I have a sql db with columns [Record_ID](Primary Key) ,[Source] ,[Entity] (Can be null) ,[Last_Name] (Can be null) ,[Given_Name] (Can be null) ,[Aliases] (Can be null) ,[Date_Of_Birth] (Can be null). These values come from 3 different XML files. I parse these files in python and add in DB. These 3 XMLs are coming from website. If these files are updated I need to update my db with new values without duplicates. How can I do that ?
def readXML(sql_server, database, sql_user_name, sql_password, sql_driver):
print("Start")
url = 'somewebsite.com'
resp = requests.get(url)
soup = BeautifulSoup(resp.content, "xml")
recordData = soup.findAll('record')
now = datetime.datetime.now()
sql_insert_in_table = """
INSERT INTO myTable (Source, Given_Name, Last_Name, Date_Of_Birth, Aliases,Entity,Date_Added,Added_by) values (?,?,?,?,?,?,?,?)
"""
params = []
for child in recordData:
firstName = child.find('GivenName').text if child.find('GivenName')!=None else "N/A"
lastName = child.find('LastName').text if child.find('LastName')!=None else "N/A"
DoB = child.find('DateOfBirth').text if child.find('DateOfBirth')!=None else "N/A"

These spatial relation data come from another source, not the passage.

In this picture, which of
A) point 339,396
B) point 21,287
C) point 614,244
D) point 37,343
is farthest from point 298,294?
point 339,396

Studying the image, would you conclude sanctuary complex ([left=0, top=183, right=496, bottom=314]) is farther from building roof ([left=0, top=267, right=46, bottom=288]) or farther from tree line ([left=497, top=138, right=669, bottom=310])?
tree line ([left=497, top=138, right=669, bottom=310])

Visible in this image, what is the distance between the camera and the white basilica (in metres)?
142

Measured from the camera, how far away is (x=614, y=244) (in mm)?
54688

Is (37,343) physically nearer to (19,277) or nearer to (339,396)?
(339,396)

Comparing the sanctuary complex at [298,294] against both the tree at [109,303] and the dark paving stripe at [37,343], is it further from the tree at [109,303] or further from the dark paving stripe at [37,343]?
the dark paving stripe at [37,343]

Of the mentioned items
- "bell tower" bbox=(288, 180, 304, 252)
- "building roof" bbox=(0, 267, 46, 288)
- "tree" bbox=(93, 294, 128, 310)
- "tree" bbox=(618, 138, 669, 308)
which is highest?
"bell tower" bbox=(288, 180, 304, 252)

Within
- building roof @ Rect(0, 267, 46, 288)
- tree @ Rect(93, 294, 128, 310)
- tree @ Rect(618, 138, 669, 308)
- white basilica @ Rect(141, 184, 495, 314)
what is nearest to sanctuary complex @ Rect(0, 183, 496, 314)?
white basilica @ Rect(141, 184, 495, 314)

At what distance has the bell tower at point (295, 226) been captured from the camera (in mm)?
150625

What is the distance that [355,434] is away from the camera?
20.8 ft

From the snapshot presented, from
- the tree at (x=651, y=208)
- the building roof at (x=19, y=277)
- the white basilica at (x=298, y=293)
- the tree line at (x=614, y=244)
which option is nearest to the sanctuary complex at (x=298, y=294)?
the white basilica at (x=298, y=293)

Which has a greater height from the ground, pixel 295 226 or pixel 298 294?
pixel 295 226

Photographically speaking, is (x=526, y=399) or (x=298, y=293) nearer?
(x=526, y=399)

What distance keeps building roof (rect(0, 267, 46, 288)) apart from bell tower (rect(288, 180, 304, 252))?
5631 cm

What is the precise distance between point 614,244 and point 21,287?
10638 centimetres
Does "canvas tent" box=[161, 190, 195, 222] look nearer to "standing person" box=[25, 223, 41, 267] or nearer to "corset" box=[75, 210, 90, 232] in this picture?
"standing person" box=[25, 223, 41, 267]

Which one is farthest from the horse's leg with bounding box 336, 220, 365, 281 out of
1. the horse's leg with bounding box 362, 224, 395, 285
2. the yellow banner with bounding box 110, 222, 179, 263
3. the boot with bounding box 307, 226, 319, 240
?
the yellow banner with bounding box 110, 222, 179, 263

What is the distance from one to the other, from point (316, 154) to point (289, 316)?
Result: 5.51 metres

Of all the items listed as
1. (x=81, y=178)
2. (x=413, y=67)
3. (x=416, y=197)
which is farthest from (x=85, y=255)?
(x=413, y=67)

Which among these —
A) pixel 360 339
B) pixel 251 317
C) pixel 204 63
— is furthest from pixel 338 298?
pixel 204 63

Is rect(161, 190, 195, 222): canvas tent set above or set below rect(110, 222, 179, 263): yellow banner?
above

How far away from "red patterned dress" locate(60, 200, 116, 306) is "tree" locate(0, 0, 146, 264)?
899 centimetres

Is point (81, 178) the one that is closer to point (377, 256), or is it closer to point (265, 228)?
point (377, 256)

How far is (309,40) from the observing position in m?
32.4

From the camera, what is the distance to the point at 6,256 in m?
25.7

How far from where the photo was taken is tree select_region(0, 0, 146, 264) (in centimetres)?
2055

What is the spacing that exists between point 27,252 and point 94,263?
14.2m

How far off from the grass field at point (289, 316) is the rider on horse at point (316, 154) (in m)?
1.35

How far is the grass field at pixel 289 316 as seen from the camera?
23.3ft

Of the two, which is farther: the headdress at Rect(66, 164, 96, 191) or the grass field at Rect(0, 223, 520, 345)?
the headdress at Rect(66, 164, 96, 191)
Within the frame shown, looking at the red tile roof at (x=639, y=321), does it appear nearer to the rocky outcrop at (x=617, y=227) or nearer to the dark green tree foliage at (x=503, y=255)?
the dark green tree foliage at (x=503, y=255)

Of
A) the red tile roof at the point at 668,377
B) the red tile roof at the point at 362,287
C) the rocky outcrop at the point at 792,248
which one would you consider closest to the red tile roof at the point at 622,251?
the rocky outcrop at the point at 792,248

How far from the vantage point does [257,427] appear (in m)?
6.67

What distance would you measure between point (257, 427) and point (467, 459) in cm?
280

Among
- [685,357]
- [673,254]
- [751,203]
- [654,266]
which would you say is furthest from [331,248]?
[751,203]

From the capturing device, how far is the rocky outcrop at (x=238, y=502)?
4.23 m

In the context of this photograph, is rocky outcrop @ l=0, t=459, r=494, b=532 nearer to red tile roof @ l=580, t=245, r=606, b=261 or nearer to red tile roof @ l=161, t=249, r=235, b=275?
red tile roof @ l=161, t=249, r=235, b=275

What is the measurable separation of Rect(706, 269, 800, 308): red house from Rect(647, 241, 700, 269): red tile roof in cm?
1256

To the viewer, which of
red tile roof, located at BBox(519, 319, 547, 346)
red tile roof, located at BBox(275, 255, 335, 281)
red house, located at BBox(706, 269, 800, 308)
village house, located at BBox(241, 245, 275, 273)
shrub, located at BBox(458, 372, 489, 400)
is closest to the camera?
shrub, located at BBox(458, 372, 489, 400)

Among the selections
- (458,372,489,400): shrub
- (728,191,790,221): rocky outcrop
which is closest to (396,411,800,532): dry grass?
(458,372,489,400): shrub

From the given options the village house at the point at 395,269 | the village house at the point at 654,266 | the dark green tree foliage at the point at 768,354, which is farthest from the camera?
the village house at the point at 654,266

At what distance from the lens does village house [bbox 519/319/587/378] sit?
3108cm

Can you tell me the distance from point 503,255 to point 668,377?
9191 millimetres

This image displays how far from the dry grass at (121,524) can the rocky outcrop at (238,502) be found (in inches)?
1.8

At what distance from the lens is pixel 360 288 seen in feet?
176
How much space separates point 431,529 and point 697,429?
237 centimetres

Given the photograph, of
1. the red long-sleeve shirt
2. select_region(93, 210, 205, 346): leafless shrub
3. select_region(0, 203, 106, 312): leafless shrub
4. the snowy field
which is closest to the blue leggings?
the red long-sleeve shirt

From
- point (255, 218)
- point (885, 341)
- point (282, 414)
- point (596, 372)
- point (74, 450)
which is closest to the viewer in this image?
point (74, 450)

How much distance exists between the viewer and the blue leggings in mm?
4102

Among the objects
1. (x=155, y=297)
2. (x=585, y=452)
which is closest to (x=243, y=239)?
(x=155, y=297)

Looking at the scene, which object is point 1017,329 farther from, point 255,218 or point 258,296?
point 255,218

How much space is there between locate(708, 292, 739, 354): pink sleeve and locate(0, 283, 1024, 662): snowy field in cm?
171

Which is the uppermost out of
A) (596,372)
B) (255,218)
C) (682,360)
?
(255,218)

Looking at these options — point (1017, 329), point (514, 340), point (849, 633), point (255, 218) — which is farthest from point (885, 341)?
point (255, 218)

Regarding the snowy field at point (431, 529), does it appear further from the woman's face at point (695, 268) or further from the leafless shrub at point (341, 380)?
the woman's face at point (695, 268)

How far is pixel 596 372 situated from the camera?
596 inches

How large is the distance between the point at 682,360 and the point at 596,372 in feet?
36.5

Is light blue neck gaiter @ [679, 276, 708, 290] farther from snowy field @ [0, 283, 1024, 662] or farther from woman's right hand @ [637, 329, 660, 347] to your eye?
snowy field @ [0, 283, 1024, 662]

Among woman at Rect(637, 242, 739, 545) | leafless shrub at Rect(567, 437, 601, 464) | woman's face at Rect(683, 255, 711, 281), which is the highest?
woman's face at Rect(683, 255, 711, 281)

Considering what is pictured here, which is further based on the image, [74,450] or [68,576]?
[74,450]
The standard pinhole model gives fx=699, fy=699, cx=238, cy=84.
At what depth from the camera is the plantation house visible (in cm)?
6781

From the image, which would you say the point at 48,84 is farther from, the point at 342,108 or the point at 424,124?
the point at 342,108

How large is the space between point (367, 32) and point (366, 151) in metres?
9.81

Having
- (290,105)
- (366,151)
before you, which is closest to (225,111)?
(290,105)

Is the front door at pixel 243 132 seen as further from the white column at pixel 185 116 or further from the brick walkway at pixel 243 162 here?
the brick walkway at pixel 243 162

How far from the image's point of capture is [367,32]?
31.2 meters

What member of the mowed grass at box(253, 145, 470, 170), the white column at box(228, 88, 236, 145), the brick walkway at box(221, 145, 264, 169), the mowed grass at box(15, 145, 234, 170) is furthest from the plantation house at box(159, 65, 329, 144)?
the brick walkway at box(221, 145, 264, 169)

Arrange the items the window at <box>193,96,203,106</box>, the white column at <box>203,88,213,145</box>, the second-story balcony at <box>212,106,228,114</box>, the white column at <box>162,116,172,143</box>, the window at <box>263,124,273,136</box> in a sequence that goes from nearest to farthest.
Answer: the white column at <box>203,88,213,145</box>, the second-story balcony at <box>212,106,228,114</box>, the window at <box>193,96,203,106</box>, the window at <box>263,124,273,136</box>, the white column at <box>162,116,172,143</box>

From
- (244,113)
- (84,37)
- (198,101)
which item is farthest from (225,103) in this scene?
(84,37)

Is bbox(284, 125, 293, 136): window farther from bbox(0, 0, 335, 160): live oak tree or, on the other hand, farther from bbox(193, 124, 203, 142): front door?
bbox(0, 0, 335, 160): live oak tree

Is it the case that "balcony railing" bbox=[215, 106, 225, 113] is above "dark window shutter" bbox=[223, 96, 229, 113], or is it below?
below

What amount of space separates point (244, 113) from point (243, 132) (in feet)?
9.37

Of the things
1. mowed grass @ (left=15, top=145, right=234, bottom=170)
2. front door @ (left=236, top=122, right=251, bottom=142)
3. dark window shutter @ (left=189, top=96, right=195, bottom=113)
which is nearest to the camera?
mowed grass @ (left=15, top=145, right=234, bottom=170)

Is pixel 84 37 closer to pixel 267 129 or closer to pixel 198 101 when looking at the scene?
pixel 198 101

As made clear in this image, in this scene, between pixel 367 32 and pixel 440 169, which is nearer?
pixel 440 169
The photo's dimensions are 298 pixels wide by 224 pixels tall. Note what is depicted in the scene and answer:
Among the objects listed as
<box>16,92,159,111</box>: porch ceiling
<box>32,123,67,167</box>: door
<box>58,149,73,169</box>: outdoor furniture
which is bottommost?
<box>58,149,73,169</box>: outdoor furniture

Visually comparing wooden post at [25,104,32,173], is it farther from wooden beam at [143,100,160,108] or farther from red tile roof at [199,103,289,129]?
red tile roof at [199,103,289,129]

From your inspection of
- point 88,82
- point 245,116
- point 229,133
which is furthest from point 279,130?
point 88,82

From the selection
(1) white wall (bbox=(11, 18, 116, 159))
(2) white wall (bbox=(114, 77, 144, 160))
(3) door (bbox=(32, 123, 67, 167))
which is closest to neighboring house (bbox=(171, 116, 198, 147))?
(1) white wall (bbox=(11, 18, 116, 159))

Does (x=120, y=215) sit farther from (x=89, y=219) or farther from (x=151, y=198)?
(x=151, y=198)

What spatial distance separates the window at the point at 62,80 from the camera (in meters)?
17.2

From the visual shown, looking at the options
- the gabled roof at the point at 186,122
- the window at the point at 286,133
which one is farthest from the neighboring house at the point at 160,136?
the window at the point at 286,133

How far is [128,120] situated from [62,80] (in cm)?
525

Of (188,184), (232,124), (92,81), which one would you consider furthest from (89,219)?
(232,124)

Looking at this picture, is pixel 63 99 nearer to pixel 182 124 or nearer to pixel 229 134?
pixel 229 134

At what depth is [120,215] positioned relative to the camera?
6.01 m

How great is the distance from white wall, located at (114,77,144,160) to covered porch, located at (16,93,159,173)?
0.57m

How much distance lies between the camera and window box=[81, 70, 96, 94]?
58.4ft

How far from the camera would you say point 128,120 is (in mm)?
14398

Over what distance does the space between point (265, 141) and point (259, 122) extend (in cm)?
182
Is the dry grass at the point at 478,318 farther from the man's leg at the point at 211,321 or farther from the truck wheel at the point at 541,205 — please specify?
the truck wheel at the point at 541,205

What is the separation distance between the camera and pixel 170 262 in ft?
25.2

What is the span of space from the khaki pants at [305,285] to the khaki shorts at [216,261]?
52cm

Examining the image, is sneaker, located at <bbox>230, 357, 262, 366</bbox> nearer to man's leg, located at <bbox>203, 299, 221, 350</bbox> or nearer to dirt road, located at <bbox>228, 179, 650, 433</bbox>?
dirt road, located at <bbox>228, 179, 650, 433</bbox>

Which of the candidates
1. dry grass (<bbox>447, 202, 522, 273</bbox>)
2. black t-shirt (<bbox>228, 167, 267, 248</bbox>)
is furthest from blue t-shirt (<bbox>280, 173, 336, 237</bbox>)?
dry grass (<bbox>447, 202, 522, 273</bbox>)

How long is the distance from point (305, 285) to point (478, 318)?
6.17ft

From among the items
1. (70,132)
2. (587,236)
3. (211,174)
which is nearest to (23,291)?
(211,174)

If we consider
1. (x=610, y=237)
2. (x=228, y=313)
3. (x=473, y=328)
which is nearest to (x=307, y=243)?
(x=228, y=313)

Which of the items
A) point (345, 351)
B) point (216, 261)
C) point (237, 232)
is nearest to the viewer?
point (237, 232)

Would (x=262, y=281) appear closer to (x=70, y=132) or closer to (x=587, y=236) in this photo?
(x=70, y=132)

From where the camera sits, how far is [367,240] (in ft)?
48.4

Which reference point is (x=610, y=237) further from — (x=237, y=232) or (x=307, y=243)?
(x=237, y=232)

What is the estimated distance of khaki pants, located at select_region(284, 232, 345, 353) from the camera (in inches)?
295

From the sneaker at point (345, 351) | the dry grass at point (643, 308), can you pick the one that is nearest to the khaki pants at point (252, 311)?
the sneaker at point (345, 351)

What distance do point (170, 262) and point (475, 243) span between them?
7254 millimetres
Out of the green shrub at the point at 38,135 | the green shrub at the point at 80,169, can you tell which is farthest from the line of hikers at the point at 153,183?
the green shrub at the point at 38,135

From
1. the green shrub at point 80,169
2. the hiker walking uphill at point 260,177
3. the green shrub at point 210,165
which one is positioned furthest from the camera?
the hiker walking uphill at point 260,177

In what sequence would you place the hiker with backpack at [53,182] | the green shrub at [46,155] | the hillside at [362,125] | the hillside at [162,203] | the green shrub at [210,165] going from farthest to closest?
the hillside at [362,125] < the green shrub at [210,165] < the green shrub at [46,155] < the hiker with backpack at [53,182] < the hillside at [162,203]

entity= child.find('Entity').text if child.find('Entity')!=None else "N/A"
aliases = child.find('Aliases').text if child.find('Aliases')!=None else "N/A"
params.append((source, firstName, lastName,
DoB, aliases, entity, now.date(), "Admin"))
exec_sql_query (sql_insert_in_table, params, sql_server, database, sql_user_name, sql_password, sql_driver)
def exec_sql_query(query, params, sql_server, database, sql_user_name, sql_password, sql_driver):
try:
with pyodbc.connect('DRIVER='+sql_driver+';SERVER=tcp:'+sql_server+';PORT=1433;DATABASE='+database+';UID='+sql_user_name+';PWD=' + sql_password) as conn:
with conn.cursor() as cursor:
conn.autocommit = True
cursor.executemany(query, params)
except pyodbc.Error as e:
logging.error(f"SQL query failed: {e}")
raise